A interpretação dos acontecimentos dada pelos assessores do Ministério do Equipamento não é, porém, coincidente com a opinião de outros gabinetes governamentais. Segundo fonte do Ministério das Finanças, «os carros do Estado não são para uso pessoal ou para fins particulares». E embora a lei refira explicitamente a existência de veículos oficiais «de uso pessoal», o mesmo diploma esclarece que o destino normal destes carros é a «utilização no exercício, por causa ou em proveito das funções dos seus detentores».

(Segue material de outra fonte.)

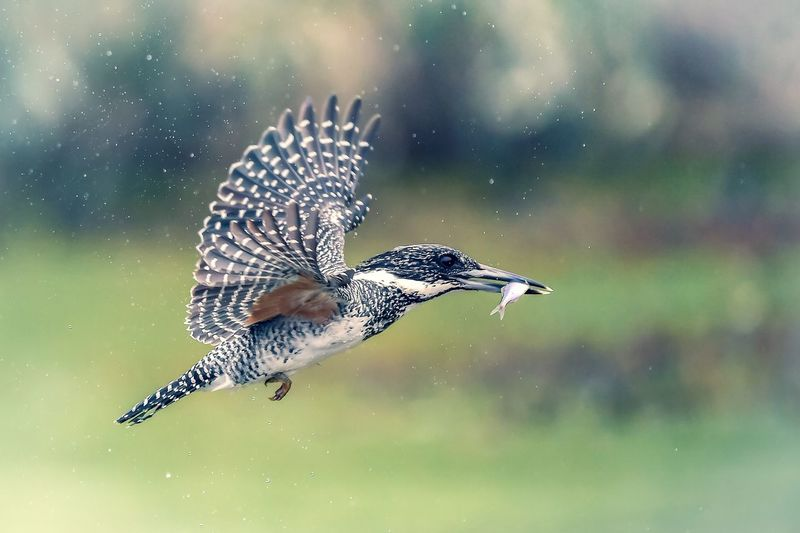 Close-Up Of Bird Carrying Fish In Mouth While Flying Outdoors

O caso de Leonor Coutinho ultrapassaria claramente estes princípios, motivo pelo qual a Procuradoria-Geral da República decidiu abrir um inquérito.
Desvio de poder
Além da questão do uso do carro, dois outros problemas jurídicos se levantam nesta situação. Um especialista em Direito Administrativo consultado pelo EXPRESSO considera que «tanto a propriedade do automóvel como a sua utilização por uma terceira pessoa» levantam «dúvidas legais».
Quanto ao primeiro ponto, o certo é que o veículo pertence a um instituto autónomo perante o qual a secretaria de Estado tem apenas «poderes de superintendência». Normalmente, acrescenta a mesma fonte, «estes são poderes de nomeação e demissão de chefias, tal como a definição de directivas genéricas de actuação por parte da entidade governativa». Nenhum dos poderes do Ministério sobre o ICP enquadraria a cedência de um carro para uso pessoal da secretária de Estado, que já dispõe oficialmente de um automóvel do Estado.
A questão complica-se ainda quando o uso do carro é feito por uma terceira pessoa, sem qualquer vínculo ao Estado ou a desempenhar funções públicas. A lei é bem clara neste aspecto: «Os veículos do Estado só poderão ser conduzidos pelo funcionário ou agente a que estejam distribuídos, ou que seja autorizado para o efeito,»
O Gabinete de Leonor Coutinho garante que a pessoa dispunha de uma autorização da secretária de Estado para conduzir o carro, mas o documento não foi facultado ao EXPRESSO com o argumento de que irá ser apenso ao processo de investigação.
O administrativista consultado vai, porém, mais longe. Na sua opinião, a cedência de um carro oficial só pode ser feita a título absolutamente excepcional. «São casos de comprovada necessidade e urgência e devem ser justificados pela pessoa a quem foi atribuída a viatura», diz, acrescentando que «o espírito da lei é claro ao definir que o uso dos carros do Estado é para interesse público e não privado».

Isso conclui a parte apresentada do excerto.